How to Create a New User and Assign Permissions

This page explains how to create a new user account in xAssets and assign the appropriate permissions through user groups.

Prerequisites

  • You must have Administrator or Configuration user group permissions.
  • A user group must already exist that matches the level of access the new user needs. If not, create one first (see User Groups).
  • Optionally, create a Custodian record for the user before creating the user account. The Custodian record holds the user's email address, location, department, and cost centre associations.

Before creating the user account, create a Custodian record so the user can receive email notifications and be associated with organisational data.

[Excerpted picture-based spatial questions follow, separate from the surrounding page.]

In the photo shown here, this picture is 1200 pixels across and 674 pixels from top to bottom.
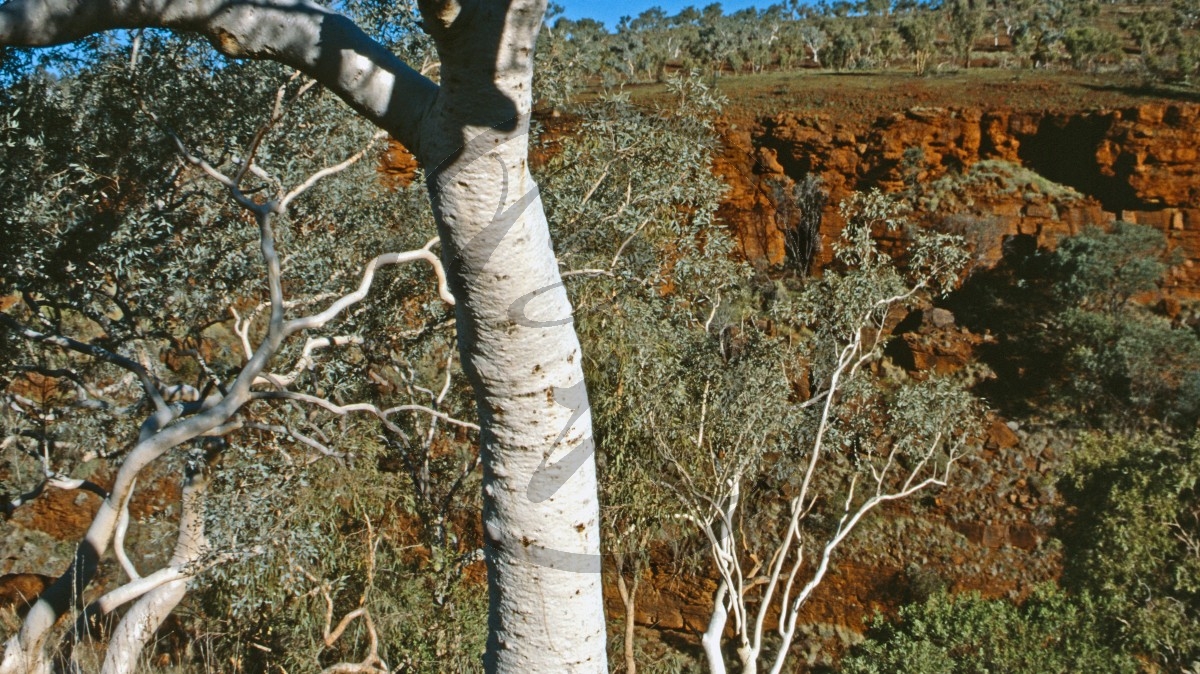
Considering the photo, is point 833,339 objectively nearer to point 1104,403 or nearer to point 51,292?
point 51,292

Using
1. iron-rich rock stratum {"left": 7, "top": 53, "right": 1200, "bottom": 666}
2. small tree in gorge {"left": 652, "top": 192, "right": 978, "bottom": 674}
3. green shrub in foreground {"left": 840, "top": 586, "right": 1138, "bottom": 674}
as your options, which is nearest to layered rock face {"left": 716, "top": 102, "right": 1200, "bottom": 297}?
iron-rich rock stratum {"left": 7, "top": 53, "right": 1200, "bottom": 666}

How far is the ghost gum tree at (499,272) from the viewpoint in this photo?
153 centimetres

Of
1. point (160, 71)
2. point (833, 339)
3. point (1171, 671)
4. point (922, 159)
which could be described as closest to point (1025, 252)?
point (922, 159)

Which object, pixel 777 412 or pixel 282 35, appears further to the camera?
pixel 777 412

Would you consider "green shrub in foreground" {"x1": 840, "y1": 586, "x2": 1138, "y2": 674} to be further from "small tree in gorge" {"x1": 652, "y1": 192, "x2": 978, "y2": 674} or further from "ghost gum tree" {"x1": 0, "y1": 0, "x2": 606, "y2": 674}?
"ghost gum tree" {"x1": 0, "y1": 0, "x2": 606, "y2": 674}

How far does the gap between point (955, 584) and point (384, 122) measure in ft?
39.0

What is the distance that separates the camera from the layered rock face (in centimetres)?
1659

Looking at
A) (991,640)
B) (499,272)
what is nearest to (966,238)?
(991,640)

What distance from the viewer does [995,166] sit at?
17828mm

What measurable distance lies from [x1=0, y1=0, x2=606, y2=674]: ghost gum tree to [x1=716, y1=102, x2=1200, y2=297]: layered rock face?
16156mm

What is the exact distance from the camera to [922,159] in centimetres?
1788

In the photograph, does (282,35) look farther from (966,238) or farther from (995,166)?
(995,166)

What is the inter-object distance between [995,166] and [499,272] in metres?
18.7

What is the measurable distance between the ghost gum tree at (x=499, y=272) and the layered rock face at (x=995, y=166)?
16.2 meters
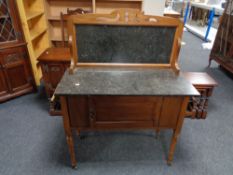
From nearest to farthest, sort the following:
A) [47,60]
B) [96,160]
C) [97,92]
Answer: [97,92], [96,160], [47,60]

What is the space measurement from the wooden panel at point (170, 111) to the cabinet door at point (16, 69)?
74.4 inches

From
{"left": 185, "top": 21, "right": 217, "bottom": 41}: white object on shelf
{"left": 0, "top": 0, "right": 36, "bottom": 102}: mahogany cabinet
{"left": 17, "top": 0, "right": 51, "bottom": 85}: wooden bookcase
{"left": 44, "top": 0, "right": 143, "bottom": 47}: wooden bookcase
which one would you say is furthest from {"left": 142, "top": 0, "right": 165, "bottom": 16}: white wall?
{"left": 185, "top": 21, "right": 217, "bottom": 41}: white object on shelf

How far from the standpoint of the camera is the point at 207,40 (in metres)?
5.18

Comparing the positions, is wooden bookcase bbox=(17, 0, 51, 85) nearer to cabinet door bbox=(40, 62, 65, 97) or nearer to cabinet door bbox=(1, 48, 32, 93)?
cabinet door bbox=(1, 48, 32, 93)

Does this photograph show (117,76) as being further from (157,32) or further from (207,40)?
(207,40)

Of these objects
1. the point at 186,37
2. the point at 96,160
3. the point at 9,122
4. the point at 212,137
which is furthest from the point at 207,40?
the point at 9,122

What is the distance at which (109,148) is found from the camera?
1.68 meters

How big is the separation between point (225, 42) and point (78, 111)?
3.22 m

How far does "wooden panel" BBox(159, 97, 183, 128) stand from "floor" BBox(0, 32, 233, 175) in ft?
1.60

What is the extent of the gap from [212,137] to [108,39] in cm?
150

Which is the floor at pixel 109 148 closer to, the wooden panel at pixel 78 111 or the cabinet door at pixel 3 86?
the cabinet door at pixel 3 86

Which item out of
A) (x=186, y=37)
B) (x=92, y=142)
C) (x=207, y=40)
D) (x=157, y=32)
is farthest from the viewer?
(x=186, y=37)

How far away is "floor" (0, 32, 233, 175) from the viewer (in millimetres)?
1489

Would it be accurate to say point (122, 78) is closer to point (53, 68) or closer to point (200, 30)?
point (53, 68)
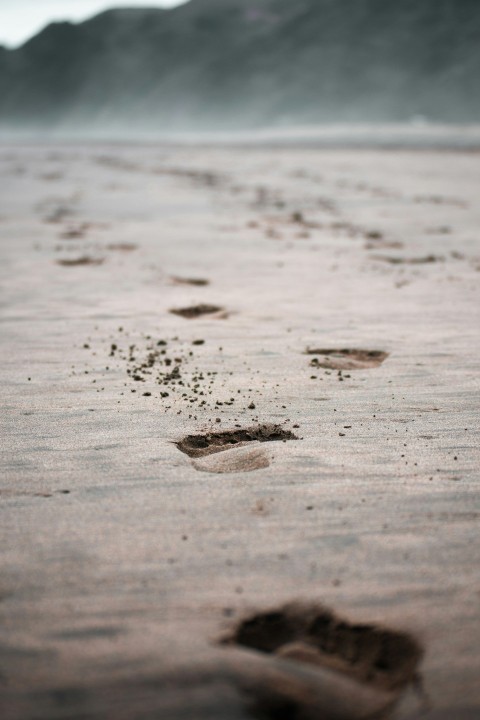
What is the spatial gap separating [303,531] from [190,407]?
1292mm

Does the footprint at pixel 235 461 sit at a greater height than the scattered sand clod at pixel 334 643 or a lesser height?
greater

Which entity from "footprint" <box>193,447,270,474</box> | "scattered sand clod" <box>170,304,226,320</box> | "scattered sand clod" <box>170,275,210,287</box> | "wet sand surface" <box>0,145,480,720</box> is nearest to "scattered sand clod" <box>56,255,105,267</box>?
"wet sand surface" <box>0,145,480,720</box>

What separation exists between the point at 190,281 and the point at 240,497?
4379 mm

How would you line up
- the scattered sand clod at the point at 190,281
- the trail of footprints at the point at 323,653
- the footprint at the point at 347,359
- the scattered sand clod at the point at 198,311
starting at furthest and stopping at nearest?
the scattered sand clod at the point at 190,281, the scattered sand clod at the point at 198,311, the footprint at the point at 347,359, the trail of footprints at the point at 323,653

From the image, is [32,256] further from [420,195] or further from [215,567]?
[420,195]

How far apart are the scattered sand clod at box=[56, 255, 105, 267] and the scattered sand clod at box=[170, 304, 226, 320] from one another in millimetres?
2126

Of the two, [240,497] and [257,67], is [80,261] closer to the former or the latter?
[240,497]

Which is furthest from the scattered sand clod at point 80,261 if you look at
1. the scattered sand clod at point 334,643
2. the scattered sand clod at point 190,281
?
the scattered sand clod at point 334,643

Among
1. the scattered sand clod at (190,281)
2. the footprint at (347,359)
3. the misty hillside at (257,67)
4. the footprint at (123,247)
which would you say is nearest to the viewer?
the footprint at (347,359)

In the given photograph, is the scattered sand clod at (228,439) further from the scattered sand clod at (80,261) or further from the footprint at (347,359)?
the scattered sand clod at (80,261)

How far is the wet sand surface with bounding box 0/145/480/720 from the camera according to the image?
6.72ft

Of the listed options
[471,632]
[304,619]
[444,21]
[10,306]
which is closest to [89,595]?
[304,619]

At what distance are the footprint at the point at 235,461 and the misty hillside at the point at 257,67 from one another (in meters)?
86.4

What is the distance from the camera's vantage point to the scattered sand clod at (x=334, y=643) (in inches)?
81.6
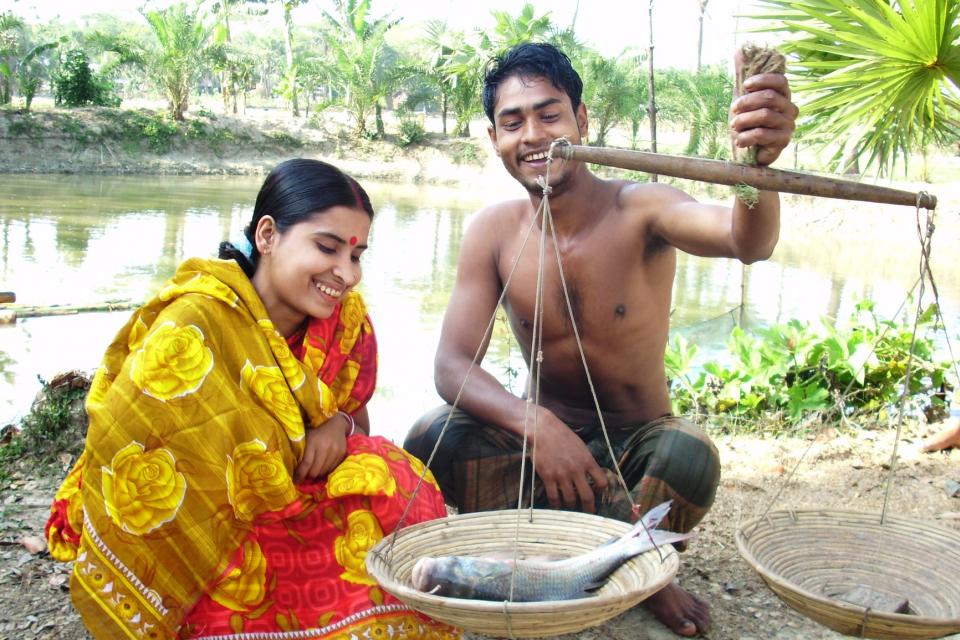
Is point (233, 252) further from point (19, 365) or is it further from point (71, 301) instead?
point (71, 301)

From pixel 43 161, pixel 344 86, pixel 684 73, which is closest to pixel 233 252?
pixel 43 161

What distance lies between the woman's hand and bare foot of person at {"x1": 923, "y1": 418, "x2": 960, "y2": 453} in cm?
287

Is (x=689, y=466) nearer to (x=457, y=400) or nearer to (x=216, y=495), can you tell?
(x=457, y=400)

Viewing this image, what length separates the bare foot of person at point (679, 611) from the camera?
2.49 m

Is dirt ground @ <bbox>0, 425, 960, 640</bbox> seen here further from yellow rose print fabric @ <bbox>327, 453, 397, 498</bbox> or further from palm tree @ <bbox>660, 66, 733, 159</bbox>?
palm tree @ <bbox>660, 66, 733, 159</bbox>

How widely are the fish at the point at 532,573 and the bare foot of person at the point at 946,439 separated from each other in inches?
96.0

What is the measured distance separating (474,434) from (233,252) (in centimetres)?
88

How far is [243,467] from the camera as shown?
2.09m

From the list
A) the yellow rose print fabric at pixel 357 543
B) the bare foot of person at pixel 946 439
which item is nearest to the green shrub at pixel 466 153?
the bare foot of person at pixel 946 439

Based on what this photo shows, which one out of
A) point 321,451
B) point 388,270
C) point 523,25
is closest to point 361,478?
point 321,451

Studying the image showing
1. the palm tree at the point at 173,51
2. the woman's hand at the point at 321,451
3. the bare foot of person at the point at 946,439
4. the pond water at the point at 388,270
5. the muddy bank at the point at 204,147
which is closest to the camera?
the woman's hand at the point at 321,451

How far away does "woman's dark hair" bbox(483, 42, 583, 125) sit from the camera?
2.69 m

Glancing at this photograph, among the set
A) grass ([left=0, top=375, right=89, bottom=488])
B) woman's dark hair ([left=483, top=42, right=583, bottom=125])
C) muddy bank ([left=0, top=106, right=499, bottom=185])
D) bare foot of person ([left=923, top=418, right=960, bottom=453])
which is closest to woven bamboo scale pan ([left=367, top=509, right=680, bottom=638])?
woman's dark hair ([left=483, top=42, right=583, bottom=125])

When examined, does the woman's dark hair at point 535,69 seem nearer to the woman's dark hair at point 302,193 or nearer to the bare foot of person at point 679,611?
the woman's dark hair at point 302,193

  1. Navigate to the Custodian entry screen (typically via the People menu).
  2. Create a new Custodian record with the user's name and email address.
  3. Fill in Location, Department, and Cost Centre as appropriate.
  4. Save the record and note the Custodian name for Step 2.

Step 2: Create the User Account

  1. Navigate to Admin > Users.
  2. Choose Create a new user from the Users menu, or click the New button.
  3. Enter the User ID -- this is the login name. For Windows Authentication, enter the user's Windows username exactly as it appears in Active Directory.
  4. Select the User Group to assign permissions. The user group controls what the user can see, which menus they can access, and what records they can create, edit, or delete.
  5. Choose a Start Profile -- this is the profile the user sees on first login (e.g., IT Asset Management, Fixed Asset Management).
  6. Set Records per page to a value between 50 and 200. Values above 200 may slow query rendering.
  7. Link the Custodian record you created in Step 1.
  8. For database authentication, set a Password. This is not needed for Windows Authentication or SSO users.
  9. Click Save.

Step 3: Verify the User Can Log In

  1. Ask the user to log in using their User ID and password (for database authentication), their Windows credentials (for Windows Authentication), or their SSO provider (for Single Sign-On).
  2. Verify they see the correct Start Profile and menus.
  3. Check that they can access the expected data and menu items.

Step 4: Adjust Permissions If Needed

If the user needs different access than what their user group provides, you have two options:

Tips

  • Every user should have a linked Custodian record with a valid email address. Without this, the user will not receive email notifications.
  • When an employee leaves, disable their account immediately for security, then mark it as deleted after any handover period.
  • To temporarily prevent access, use the User Disabled checkbox rather than deleting the user.